» **TEXTE FOURNI**:
»»

Les mesures de simplification prévues par ce texte constituent d’autres avancées substantielles.

Je pense à la clarification des compétences territoriales, qui supprimera toute guerre de frontières, comme à l’harmonisation du contentieux.

Je pense également à la possibilité pour les commissions des droits et de l’autonomie des personnes handicapées, les CDAPH, de statuer en formation restreinte au sein de commissions spécialisées ou locales, proposition que la CNSA avait formulée au mois de juillet 2007. Cette simplification permettra qu’un plus grand nombre de dossiers soient étudiés par les commissions. J’ajoute que la commission plénière pourra ainsi, le cas échéant, devenir l’instance de régulation entre ces « sous-commissions ».

Cette proposition de loi opère plusieurs clarifications utiles sur les dispositifs d’insertion professionnelle. J’en retiendrai trois.

Premièrement, ce texte réaffirme le rôle de l’État dans le pilotage de la politique de l’emploi des personnes handicapées, qui fait intervenir une pluralité d’acteurs, et renforce la gouvernance de cette politique. Une convention-cadre pluriannuelle d’objectifs et de moyens sera conclue entre l’État, Pôle emploi, le FIPHFP, l’Association pour la gestion du fonds pour l’insertion professionnelle des handicapés, l’AGEFIPH, et la CNSA ; elle sera déclinée en conventions régionales.

Deuxièmement, cette proposition de loi élargit le champ des bénéficiaires potentiels des aides financières du FIPHFP et donne à ce dernier la capacité d’initiative qui lui faisait défaut. Désormais, celui-ci pourra subventionner les organismes et les associations qui contribuent à l’insertion professionnelle des personnes handicapées dans la fonction publique, avec lesquels il aura passé une convention, même si ces derniers n’ont pas la qualité d’employeur public. Cet assouplissement du cadre juridique était unanimement souhaité par l’ensemble des acteurs : il permettra au FIPHFP de développer plus largement ses actions en faveur de l’insertion des personnes handicapées dans la fonction publique.

Troisièmement, ce texte clarifie les critères pris en compte pour le versement aux entreprises adaptées et aux centres de distribution de travail à domicile des aides financières qui leur sont destinées. Ces entreprises jouent un rôle essentiel dans l’insertion des personnes handicapées puisque 80 % de leurs salariés sont des travailleurs handicapés. Là aussi, il s’agit d’une simplification qui était très attendue par les professionnels du secteur.

J’aborderai maintenant la question de la compensation des conséquences du handicap.

La PCH a considérablement amélioré la couverture des besoins de compensation des personnes handicapées. Son extension aux aides ménagères est une revendication récurrente des personnes handicapées. Pour cela, c’est l’ensemble de la prestation qui doit être examiné, et non seulement une partie, et ce en tenant compte des contraintes des finances publiques, plus particulièrement celles des départements.

Je rappelle que le coût pour les conseils généraux pourrait dépasser plusieurs centaines de millions d’euros. Or la fiscalité locale a d’ores et déjà augmenté de 8, 1 % en 2009, voire de 11 % dans certains départements.

««

» **CONSIGNE**: Dans l'extrait sur la politique du handicap, reprenez tout le passage qui va de « Deuxièmement, cette proposition » jusqu'à « la fonction publique. » en changeant « fonction publique » par « sphère publique ». Les lignes qui suivent n'ont aucun lien avec l'extrait.

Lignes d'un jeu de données
»»

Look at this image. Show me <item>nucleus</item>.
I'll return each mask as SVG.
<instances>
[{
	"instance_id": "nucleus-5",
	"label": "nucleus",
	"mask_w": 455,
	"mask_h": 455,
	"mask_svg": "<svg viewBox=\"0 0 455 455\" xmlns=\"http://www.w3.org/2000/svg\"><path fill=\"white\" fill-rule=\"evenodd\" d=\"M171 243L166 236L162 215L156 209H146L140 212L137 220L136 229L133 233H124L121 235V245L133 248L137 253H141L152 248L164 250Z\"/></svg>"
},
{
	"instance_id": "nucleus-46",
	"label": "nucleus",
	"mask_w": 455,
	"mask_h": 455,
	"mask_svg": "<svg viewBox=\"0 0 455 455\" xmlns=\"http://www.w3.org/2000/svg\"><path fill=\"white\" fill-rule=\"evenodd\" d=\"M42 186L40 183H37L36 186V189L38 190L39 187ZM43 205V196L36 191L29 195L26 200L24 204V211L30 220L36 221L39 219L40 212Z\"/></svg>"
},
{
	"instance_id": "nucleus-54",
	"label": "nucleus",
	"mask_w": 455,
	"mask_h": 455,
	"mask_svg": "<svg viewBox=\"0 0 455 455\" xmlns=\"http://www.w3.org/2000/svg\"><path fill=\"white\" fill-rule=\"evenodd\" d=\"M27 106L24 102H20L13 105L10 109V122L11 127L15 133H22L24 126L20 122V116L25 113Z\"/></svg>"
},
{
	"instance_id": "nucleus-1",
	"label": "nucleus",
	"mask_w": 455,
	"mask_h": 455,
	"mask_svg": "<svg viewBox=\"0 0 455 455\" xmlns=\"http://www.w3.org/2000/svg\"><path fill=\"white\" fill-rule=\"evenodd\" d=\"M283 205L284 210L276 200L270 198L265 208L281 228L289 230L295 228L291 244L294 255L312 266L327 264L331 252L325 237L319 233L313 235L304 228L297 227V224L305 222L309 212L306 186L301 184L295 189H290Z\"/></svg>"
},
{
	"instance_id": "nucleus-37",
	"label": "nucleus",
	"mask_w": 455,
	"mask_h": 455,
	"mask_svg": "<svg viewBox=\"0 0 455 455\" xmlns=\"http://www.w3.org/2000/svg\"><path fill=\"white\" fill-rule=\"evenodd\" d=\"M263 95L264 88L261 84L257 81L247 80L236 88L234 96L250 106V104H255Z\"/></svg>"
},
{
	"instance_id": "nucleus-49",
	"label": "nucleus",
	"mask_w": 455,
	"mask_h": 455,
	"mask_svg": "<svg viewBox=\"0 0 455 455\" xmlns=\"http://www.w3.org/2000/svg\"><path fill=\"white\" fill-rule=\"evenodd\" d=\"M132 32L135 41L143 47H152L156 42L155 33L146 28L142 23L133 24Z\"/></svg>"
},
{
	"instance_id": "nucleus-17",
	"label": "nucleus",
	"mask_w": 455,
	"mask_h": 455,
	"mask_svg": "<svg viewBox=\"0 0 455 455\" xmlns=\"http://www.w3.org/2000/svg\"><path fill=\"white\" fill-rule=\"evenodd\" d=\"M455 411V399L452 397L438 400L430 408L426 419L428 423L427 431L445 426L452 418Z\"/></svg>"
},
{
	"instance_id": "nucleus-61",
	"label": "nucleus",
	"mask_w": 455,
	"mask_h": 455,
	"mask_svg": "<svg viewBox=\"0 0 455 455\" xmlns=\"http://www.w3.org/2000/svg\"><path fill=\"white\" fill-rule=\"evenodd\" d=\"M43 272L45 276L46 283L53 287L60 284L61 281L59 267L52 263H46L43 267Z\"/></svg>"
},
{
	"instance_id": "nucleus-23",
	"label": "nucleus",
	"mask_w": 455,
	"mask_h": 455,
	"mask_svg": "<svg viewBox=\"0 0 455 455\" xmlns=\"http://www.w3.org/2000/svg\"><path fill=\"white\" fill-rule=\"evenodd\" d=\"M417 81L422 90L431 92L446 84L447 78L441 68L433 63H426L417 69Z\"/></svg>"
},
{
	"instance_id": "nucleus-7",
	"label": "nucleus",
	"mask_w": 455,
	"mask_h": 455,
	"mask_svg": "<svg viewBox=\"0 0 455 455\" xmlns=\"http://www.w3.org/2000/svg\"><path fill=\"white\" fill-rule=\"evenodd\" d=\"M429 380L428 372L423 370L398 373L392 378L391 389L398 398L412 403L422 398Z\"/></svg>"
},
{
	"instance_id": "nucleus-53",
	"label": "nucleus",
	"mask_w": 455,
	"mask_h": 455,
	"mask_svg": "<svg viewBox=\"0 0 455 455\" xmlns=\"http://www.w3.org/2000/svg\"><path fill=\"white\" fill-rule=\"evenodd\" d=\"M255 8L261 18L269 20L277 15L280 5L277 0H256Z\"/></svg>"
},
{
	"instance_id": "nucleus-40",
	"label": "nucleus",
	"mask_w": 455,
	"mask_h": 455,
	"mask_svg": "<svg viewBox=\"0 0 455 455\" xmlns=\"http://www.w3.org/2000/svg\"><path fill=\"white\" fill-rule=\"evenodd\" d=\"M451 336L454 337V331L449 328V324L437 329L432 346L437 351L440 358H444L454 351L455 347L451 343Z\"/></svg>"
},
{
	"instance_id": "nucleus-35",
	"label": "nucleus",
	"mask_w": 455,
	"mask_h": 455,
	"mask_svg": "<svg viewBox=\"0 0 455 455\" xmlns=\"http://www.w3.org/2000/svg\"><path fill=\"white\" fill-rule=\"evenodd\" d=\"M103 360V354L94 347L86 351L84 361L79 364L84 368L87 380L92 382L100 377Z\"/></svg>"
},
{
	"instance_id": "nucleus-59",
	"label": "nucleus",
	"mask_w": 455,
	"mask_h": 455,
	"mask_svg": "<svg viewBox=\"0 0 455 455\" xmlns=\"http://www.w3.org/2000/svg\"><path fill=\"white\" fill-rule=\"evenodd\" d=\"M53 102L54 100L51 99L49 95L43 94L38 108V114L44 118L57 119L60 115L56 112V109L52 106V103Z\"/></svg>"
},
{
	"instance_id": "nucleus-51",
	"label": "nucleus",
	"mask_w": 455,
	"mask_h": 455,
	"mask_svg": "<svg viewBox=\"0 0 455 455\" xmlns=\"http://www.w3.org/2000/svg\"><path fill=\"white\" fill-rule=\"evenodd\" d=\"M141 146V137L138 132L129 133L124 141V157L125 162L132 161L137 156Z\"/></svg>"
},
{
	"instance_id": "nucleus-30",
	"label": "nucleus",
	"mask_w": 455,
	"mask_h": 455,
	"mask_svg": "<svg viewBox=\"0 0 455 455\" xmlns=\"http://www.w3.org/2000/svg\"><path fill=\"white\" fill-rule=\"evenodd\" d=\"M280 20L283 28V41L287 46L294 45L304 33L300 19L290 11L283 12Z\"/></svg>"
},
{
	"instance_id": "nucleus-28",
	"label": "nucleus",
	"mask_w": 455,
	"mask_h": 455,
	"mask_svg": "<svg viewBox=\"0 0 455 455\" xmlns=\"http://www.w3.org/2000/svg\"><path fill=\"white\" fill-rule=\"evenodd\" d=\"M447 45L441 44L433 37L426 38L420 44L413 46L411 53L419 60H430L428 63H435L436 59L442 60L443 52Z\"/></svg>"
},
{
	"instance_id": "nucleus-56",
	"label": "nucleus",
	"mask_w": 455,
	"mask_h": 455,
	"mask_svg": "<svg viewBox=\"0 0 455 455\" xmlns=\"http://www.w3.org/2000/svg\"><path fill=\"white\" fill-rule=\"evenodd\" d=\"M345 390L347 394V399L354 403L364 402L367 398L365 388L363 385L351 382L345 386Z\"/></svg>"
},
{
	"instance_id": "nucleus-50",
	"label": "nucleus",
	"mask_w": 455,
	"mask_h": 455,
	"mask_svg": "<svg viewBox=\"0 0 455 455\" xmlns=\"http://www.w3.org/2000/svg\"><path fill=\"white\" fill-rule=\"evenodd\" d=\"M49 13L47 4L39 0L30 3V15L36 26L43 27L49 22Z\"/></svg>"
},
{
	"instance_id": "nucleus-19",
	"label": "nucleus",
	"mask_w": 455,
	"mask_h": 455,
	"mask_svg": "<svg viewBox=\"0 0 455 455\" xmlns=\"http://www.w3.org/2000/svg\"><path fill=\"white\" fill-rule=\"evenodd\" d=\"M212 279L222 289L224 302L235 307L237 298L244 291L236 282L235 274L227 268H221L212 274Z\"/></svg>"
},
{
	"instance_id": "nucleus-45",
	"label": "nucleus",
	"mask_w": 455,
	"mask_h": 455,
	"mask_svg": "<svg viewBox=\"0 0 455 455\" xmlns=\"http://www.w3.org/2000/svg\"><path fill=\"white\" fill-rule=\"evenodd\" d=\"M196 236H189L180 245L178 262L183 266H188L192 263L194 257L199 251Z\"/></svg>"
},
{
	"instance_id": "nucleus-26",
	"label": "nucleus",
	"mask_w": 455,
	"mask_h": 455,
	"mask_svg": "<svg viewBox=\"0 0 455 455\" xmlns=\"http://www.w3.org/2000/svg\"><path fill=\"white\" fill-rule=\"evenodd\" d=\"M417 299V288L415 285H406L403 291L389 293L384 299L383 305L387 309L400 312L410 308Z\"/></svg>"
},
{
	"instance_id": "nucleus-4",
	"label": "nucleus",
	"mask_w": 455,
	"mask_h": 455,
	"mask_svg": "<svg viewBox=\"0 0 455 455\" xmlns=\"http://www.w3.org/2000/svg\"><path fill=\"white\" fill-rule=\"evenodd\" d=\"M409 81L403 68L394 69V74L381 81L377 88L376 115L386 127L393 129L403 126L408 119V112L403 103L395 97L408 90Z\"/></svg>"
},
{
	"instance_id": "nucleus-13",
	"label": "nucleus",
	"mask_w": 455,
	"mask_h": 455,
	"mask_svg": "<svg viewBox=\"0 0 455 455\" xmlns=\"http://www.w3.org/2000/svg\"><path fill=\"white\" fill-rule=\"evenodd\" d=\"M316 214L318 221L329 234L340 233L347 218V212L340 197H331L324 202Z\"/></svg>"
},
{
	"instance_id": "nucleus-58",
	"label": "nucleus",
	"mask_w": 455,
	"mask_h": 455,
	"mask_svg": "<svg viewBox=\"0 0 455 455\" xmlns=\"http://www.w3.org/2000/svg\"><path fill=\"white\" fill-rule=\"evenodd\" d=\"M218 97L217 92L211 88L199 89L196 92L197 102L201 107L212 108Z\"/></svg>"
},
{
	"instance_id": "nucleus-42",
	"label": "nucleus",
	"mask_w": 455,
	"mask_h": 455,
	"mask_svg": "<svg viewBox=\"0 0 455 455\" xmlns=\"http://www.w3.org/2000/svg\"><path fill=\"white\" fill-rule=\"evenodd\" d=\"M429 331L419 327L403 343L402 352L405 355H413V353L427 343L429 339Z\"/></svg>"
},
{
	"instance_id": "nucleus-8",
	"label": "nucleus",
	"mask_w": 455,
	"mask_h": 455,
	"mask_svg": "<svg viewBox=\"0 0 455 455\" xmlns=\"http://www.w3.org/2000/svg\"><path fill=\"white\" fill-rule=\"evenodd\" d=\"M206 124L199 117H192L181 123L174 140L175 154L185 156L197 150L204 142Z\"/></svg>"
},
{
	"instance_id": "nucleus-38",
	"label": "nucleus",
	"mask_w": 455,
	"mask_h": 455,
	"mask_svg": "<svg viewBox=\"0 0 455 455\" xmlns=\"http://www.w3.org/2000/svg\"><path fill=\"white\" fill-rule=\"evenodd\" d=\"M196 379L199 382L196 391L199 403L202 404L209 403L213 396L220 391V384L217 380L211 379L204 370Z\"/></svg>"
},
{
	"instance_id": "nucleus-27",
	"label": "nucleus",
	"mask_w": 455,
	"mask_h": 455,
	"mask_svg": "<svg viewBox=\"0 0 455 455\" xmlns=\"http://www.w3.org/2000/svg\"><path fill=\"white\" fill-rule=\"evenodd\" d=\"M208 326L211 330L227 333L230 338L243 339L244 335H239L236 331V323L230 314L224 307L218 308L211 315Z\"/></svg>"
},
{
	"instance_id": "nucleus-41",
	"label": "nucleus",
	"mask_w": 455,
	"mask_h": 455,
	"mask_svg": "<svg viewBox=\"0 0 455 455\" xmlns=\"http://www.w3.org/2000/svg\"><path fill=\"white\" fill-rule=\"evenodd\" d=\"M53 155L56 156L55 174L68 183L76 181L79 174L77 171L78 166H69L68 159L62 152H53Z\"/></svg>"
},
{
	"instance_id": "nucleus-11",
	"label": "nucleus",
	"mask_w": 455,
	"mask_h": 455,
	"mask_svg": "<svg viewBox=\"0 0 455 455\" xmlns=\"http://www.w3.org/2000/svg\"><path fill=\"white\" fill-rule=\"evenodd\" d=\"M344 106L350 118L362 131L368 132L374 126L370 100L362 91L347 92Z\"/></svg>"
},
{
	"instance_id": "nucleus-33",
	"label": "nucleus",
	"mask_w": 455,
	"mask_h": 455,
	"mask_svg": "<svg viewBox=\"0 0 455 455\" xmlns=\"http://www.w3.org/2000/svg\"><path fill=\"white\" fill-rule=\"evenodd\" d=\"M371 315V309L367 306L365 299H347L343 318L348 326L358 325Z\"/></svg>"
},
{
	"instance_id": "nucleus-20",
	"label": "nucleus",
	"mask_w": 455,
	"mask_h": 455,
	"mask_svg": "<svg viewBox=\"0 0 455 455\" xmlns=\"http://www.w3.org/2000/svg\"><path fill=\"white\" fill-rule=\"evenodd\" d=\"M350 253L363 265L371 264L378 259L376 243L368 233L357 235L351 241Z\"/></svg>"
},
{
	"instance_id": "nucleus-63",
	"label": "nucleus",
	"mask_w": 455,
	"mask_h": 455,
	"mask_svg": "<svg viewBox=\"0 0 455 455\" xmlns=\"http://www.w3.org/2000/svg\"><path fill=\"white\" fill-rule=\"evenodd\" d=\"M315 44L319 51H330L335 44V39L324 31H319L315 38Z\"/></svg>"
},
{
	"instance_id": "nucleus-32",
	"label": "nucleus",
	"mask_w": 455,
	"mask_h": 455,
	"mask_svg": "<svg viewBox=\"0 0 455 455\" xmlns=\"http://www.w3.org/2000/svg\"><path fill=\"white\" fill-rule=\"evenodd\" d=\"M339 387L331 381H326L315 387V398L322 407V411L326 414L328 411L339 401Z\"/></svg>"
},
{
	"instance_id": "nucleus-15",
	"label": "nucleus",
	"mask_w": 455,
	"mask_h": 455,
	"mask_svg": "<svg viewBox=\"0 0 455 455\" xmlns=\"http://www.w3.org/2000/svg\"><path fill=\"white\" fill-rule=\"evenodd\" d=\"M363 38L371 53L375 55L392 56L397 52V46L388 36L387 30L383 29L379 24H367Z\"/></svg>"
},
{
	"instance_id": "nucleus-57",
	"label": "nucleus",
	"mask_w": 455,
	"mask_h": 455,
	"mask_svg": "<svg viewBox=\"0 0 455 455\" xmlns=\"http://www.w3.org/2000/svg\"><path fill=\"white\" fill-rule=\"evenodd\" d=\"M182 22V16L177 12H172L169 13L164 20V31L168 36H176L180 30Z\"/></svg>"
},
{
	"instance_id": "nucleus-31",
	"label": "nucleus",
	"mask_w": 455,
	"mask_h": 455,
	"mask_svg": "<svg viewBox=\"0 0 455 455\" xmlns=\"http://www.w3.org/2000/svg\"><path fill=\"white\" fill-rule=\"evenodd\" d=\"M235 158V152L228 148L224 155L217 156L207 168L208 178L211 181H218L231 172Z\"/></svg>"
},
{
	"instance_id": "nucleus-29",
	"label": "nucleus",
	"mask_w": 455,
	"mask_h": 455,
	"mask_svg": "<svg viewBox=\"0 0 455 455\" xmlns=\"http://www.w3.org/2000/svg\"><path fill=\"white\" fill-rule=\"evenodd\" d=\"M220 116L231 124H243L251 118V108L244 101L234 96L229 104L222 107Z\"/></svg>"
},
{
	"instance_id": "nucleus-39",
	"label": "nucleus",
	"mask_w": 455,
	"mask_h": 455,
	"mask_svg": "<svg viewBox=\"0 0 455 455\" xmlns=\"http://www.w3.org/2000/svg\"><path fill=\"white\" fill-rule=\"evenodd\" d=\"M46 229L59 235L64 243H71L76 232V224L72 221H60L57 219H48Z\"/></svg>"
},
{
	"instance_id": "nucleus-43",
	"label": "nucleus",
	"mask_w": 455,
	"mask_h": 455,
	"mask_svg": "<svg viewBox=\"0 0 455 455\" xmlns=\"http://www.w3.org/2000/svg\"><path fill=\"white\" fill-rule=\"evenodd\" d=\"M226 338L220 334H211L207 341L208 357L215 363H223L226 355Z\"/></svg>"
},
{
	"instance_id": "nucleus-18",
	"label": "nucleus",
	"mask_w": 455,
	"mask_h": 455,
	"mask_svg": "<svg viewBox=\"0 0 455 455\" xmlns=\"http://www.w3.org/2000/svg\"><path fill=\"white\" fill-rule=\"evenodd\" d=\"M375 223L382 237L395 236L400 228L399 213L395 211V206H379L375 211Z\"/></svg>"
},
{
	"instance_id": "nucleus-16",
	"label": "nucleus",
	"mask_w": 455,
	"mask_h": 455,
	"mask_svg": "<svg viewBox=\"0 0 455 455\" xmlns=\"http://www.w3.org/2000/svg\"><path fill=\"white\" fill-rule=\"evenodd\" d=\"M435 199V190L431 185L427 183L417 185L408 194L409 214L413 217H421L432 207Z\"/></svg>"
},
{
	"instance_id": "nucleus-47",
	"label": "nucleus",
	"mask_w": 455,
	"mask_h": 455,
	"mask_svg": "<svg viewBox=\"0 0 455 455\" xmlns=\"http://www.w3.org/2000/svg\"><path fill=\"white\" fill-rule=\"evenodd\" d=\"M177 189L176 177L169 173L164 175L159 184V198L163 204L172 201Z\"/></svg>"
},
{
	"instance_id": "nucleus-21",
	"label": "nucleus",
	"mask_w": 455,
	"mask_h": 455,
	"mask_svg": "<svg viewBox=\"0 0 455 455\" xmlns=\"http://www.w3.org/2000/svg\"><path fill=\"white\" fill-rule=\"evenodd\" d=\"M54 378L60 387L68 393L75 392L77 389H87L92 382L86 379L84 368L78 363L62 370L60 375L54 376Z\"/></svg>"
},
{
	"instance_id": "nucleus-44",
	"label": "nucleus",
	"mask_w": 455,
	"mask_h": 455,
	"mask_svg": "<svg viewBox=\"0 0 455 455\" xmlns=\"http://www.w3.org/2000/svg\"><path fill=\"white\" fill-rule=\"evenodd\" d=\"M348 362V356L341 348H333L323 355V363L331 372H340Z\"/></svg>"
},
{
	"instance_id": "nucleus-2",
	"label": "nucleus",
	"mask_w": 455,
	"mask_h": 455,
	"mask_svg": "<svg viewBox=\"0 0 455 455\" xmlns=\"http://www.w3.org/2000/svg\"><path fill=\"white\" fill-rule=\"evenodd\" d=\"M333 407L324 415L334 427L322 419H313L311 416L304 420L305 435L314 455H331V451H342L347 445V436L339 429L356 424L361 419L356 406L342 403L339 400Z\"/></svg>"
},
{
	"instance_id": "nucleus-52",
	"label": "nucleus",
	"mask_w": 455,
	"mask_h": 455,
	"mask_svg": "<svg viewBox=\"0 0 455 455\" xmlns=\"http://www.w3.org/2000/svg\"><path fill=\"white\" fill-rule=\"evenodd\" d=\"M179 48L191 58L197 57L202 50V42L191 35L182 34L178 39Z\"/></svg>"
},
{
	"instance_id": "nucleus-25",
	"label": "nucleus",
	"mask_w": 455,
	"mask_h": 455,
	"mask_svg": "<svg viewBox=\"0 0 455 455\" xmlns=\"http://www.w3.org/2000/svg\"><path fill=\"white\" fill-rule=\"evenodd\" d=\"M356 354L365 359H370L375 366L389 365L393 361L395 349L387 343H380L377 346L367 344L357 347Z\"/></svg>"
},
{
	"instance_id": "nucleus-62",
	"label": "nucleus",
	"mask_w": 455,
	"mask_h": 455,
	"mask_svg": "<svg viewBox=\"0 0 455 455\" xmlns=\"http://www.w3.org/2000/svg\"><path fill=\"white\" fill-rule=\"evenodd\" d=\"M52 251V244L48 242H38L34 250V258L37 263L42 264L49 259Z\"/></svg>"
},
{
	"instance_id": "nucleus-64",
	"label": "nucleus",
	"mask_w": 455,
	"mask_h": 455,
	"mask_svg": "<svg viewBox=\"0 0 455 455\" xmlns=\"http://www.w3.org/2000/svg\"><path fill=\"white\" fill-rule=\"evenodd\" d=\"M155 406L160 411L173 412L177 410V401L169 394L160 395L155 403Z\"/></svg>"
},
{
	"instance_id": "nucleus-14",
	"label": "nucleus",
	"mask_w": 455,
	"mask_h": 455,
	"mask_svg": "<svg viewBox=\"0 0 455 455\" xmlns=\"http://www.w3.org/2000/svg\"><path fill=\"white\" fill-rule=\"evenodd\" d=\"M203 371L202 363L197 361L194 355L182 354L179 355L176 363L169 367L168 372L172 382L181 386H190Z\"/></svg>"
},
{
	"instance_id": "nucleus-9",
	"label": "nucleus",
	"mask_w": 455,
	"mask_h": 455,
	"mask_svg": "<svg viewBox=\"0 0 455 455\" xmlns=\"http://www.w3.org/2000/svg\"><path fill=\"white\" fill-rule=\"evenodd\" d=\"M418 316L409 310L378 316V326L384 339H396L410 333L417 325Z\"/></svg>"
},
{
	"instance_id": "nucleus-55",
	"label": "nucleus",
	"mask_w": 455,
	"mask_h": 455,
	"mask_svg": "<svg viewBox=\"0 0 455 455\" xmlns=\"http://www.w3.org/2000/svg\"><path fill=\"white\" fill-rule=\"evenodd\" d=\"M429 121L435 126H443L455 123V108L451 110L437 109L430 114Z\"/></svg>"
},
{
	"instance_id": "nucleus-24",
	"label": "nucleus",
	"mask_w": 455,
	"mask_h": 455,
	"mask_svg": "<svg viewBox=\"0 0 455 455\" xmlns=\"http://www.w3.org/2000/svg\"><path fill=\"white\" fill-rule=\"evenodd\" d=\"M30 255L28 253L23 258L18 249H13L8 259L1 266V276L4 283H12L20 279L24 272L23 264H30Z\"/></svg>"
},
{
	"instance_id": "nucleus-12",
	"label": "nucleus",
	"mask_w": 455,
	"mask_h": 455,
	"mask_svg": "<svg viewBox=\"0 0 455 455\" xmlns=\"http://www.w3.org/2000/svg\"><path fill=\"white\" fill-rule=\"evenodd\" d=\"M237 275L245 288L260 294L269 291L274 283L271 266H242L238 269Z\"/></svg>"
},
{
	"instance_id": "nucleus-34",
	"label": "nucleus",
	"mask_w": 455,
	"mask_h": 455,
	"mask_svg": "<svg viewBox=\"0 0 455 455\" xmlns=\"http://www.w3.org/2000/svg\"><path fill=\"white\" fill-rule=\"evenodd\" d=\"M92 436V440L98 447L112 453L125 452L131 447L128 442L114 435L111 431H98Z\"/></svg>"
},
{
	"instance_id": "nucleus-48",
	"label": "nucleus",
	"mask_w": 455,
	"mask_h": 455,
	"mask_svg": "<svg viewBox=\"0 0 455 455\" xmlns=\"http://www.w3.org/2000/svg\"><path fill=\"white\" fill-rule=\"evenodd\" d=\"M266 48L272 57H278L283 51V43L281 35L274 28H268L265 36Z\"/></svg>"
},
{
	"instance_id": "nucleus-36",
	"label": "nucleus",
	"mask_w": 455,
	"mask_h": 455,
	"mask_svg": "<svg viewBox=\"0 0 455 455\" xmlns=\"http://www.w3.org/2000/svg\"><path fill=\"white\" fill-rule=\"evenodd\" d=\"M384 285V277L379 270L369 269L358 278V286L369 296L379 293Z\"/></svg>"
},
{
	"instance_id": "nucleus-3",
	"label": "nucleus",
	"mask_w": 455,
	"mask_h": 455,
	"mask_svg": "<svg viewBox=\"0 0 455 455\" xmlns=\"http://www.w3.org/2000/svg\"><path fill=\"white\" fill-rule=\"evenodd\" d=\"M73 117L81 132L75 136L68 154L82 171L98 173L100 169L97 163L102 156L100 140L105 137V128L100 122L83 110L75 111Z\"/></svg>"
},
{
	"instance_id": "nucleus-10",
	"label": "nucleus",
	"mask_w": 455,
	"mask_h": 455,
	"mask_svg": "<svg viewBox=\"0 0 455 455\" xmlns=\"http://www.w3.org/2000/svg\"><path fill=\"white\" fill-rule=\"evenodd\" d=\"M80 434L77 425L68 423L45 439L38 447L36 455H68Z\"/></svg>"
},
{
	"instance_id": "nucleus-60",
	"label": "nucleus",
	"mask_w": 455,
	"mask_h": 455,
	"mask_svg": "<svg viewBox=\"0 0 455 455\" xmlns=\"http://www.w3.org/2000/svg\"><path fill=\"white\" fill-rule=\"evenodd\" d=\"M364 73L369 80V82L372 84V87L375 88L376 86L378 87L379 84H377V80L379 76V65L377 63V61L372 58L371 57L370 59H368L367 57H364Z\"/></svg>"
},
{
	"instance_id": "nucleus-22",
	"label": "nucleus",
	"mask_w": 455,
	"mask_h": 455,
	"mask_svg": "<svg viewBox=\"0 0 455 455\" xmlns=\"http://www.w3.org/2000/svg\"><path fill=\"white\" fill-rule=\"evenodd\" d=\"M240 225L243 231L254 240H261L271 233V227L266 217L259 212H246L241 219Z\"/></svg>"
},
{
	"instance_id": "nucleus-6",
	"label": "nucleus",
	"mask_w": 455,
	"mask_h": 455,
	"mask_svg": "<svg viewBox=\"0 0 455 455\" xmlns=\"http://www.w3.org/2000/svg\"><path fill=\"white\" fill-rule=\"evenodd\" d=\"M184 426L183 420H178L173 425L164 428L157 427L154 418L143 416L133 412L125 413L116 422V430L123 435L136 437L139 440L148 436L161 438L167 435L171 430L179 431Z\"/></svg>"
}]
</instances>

««

» **RÉPONSE PROPOSÉE**:
Deuxièmement, cette proposition de loi élargit le champ des bénéficiaires potentiels des aides financières du FIPHFP et donne à ce dernier la capacité d’initiative qui lui faisait défaut. Désormais, celui-ci pourra subventionner les organismes et les associations qui contribuent à l’insertion professionnelle des personnes handicapées dans la sphère publique, avec lesquels il aura passé une convention, même si ces derniers n’ont pas la qualité d’employeur public. Cet assouplissement du cadre juridique était unanimement souhaité par l’ensemble des acteurs : il permettra au FIPHFP de développer plus largement ses actions en faveur de l’insertion des personnes handicapées dans la sphère publique.